Pubblicato il 03 settembre 2024 di Lorenzo Pedrazzi

Ogni epoca ha i suoi millenarismi, ma non c’è dubbio che il presente veda una concentrazione inusitata di segnali preoccupanti. Se n’è accorto anche Asif Kapadia, apprezzato regista di Senna e Amy, che stavolta opta per una forma narrativa ibrida: 2073 è infatti un documentario mascherato da film di fantascienza, nel senso che immagina un futuro distopico e post-apocalittico a partire da una disamina critica dei nostri tempi, unendo filmati reali, interviste e ricostruzioni con attori.

A metterci in guardia dal futuro è Ghost (Samantha Morton), abitante di Neo San Francisco – la “capitale delle Americhe”, come recita una didascalia – nel 2073. Sono passati 37 anni dall’Evento, un cataclisma che ha spazzato via una parte della popolazione mondiale, e gli Stati Uniti sono diventati una dittatura totalitaria, emanazione del capitalismo della sorveglianza: droni di vario genere pattugliano le strade, i sistemi di riconoscimento facciale tengono a bada profughi e dissidenti politici, mentre i privilegiati occupano un grattacielo che supera le nuvole. Ghost, insieme ad altri superstiti, vive invece tra le rovine della città, ma è consapevole che prima o poi le autorità cattureranno anche lei.

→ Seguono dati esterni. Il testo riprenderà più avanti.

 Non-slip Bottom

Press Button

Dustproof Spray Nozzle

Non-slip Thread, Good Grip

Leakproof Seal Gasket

L’espediente diegetico è un contatore che riavvolge il tempo, dal 2073 agli anni Novanta e Duemila, toccando le varie crisi di fine e inizio millennio. Kapadia mette così in luce la sinistra transizione dal trionfo delle democrazie (come accadde subito dopo il crollo dell’Unione Sovietica) al ritorno dei governi delle élite, caratteristica degli ultimi anni. In effetti, il primo segnale d’allarme è proprio l’ascesa dell’estrema destra: pur citando en passant i casi europei di Ungheria e Italia, il film si concentra soprattutto sulle Filippine di Duterte, sull’India di Modi e sul clamore suscitato dalla Brexit, guidata dal reazionario Nigel Farage. C’è spazio però anche per l’abuso dell’intelligenza artificiale e dei sistemi di sorveglianza (con la persecuzione degli Uiguri in Cina), per lo strapotere dei magnati della Silicon Valley e per i rischi legati al surriscaldamento globale: in altre parole, Kapadia cita le più grandi minacce del nostro presente, ipotizzandone le conseguenze attraverso l’immaginario distopico.

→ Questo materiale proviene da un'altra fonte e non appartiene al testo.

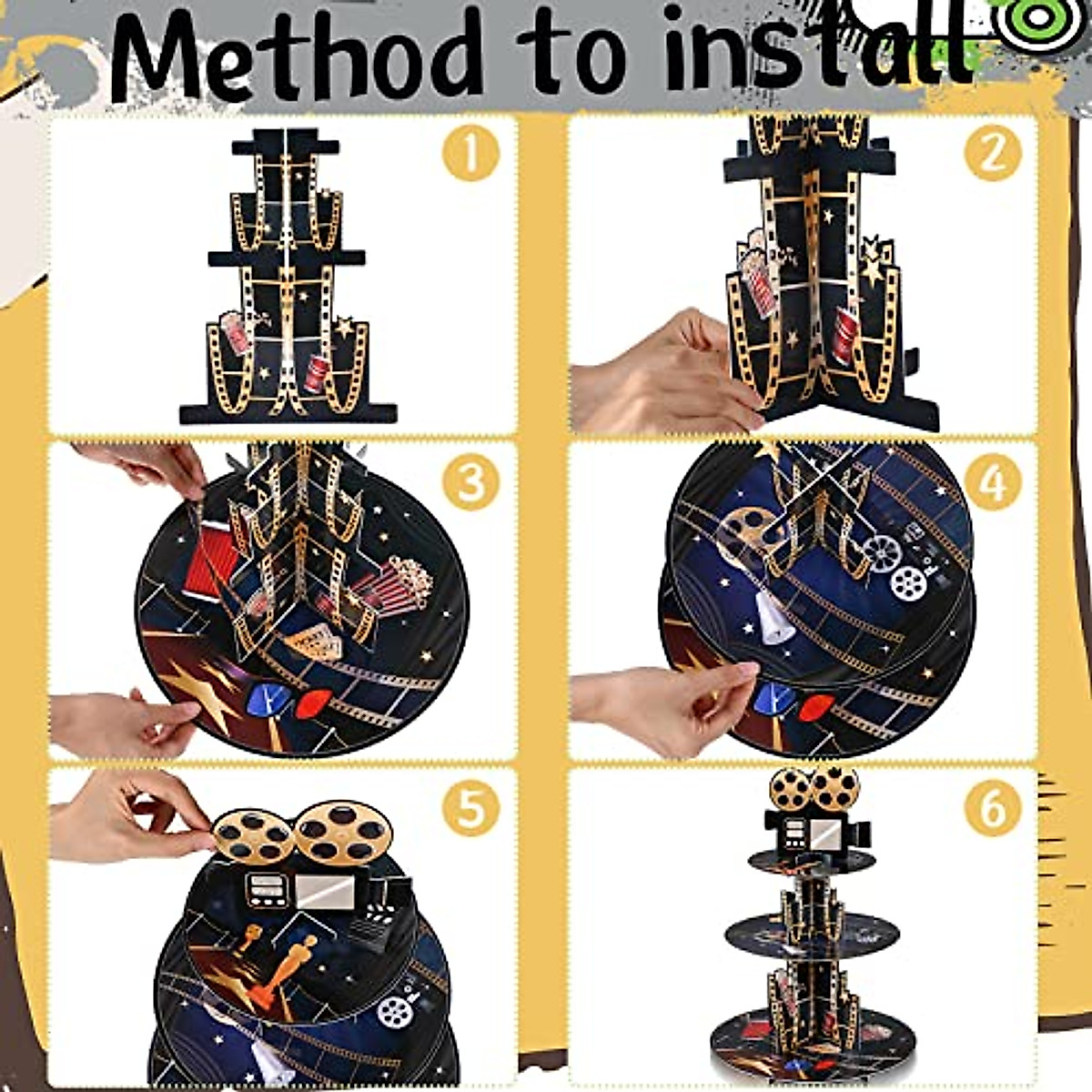 Method to install

1

2

3

4

5

6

Tutte le sue preoccupazioni sono sacrosante, e il film è indubbiamente animato da un forte spirito progressista che ha a cuore il benessere del 99% della popolazione mondiale (contrapposta all’1% dell’élite finanziaria). Il punto, se mai, è che 2073 non chiarisce i legami tra i problemi sopracitati, che pure sono tutti connessi gli uni agli altri: la sceneggiatura di Kapadia e Tony Grisoni si limita infatti ad accumulare una serie di denunce politico-sociali, senza però approfondirne nemmeno una. Se altri documentari “ammonitori” come Una scomoda verità e The Social Dilemma hanno quantomeno il buon senso di focalizzarsi su una singola questione, il film di Kapadia compatta almeno quattro temi globali in 83 minuti, con l’aggiunta dei segmenti ambientati nel futuro: un po’ troppo, considerando la delicatezza e la rilevanza degli argomenti.

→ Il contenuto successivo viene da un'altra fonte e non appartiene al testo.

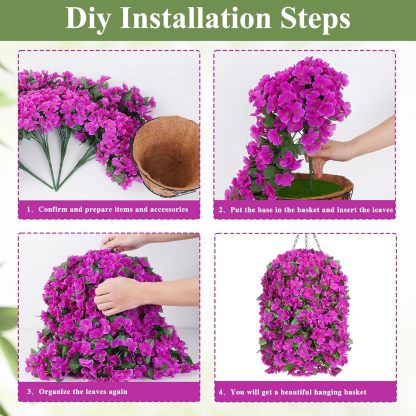 Diy Installation Steps

1. Confirm and prepare items and accessories

2. Put the base in the basket and insert the leaves

3. Organize the leaves again

4. You will get a beautiful hanging basket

Le parole di giornaliste e attivisti che lottano contro sistemi autoritari sono la parte più preziosa dell’opera, ma troppe considerazioni suonano generiche, più vicine al contenuto di un thread di Twitter X che a un documentario così ambizioso (il ruolo dei social network nell’ascesa dell’estrema destra, ad esempio, non può essere liquidato in una singola frase sommaria). Il messaggio di Ghost dal futuro ci sprona a fare qualcosa, eppure il film si limita a stilare un bigino di problemi contemporanei, senza offrire alcun nuovo contributo al dibattito, né un’idea concreta di azione. L’esito finale, insomma, è troppo irrisolto per convincere gli scettici, e troppo superficiale per arricchire il pubblico già informato.